[LIST OF TASKS]
**A)** Reproduce the passage of the sermon on the longing for beauty, starting with "If your life" and going on through "and joyful obedience.".
**B)** Answer these questions from the sermon on the longing for beauty:
(i) On what date was the sermon preached?
(ii) What flowers appeared on the Easter card the speaker looked at?
(iii) What three peaks of Christ's character does the sermon name?

[QUOTED PASSAGE]
A version of this article previously appeared on the desiringGod.org website. This sermon was preached on April 3, 1983.
The Universal Longing for Beauty
Why are millions of mood posters with magnificent landscapes and little philosophic sayings sold each year in America? Why did I feel happy when I looked at purple snapdragons and distant mountains on an Easter card this week? Why did Ayn Rand, who died last year, apparently as a convinced atheist, say that admiration is one of the greatest and rarest pleasures? And she meant the pleasure of admiring greatness, not being admired. Why is there such a thing as stardom in the world of popular music and theater and sports? Why are scenic cruises and scenic tours and $45 coffee-table scenic books a multi-million dollar business? I believe the answer is that the essence of humanness is the appetite for great beauty. Or, to put it in a more God-centered way, God has made us with a hunger to worship him.
The great tragedy of the human race is that we were made to find infinite joy by admiring God, but have become so blind and so foolish that we spend energy and time and money seeking out things in the world to satisfy our insatiable craving to admire greatness and beauty. The irony of our human condition (and nobody here is an exception) is that God put us within sight of the Himalayas, and we have chosen to pull down the blinds of our chalet and show slides of Buck Hill. But every single person here knows that it hasn’t worked. Our posters and post cards and rock stars and scenic tours and glossy books have never satisfied the deepest longings of our heart. They give some pleasure, and make the drudgery of life a little more livable. But they can never compare to the times when you walk to the window, raise the blinds, throw open the shutters, and see the Himalayan glory of the risen Christ.
If your life is flat, empty, without exhilaration, without significance, without a single and fulfilling orientation, it is because you do not see the risen Christ for who he really is. Some of you see him scarcely at all, perhaps. Others have such a pitifully small and sentimental picture of him on the wall of your mind that you are starving for the real thing. So what I want to do today is take you to the window of God’s Word and point to Christ. For if we could keep in view the risen Christ as he really is, our bottomless appetite for beauty and greatness and wonder would find satisfaction, and our lives would be unending worship and joyful obedience.
The last chapter of Matthew is a window that opens onto the sunrise glory of the risen Christ. Through it you can see at least three massive peaks in the mountain range of Christ’s character: the peak of his power; the peak of his kindness; and the peak of his purposefulness. And we all know in our hearts that if the risen Christ is going to satisfy our desire to admire greatness, that is the way he has to be. People who are too weak to accomplish their purposes can’t satisfy our desire to admire greatness. We admire people even less who have no purpose in life. And still less those whose purposes are merely selfish and unkind. What we long to see and know is a Person whose power is unlimited, whose kindness is tender, and whose purpose is single and unflinching. Novelists and poets and movie-makers and TV writers now and then create a shadow of this Person. But they can no more fill our longing to worship than this month’s National Geographic can satisfy my longing for the Chattooga River. We must have the real thing. We must see the Original of all power and kindness and purposefulness. We must see and worship the risen Christ.

[MATERIAL PROVIDED]
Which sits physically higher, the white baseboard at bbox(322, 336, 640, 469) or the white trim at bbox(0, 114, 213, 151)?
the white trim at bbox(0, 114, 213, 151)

[ANSWERS BELOW]
**A)**
If your life is flat, empty, without exhilaration, without significance, without a single and fulfilling orientation, it is because you do not see the risen Christ for who he really is. Some of you see him scarcely at all, perhaps. Others have such a pitifully small and sentimental picture of him on the wall of your mind that you are starving for the real thing. So what I want to do today is take you to the window of God’s Word and point to Christ. For if we could keep in view the risen Christ as he really is, our bottomless appetite for beauty and greatness and wonder would find satisfaction, and our lives would be unending worship and joyful obedience.

**B)**
(i) April 3, 1983
(ii) Purple snapdragons
(iii) His power, his kindness, and his purposefulness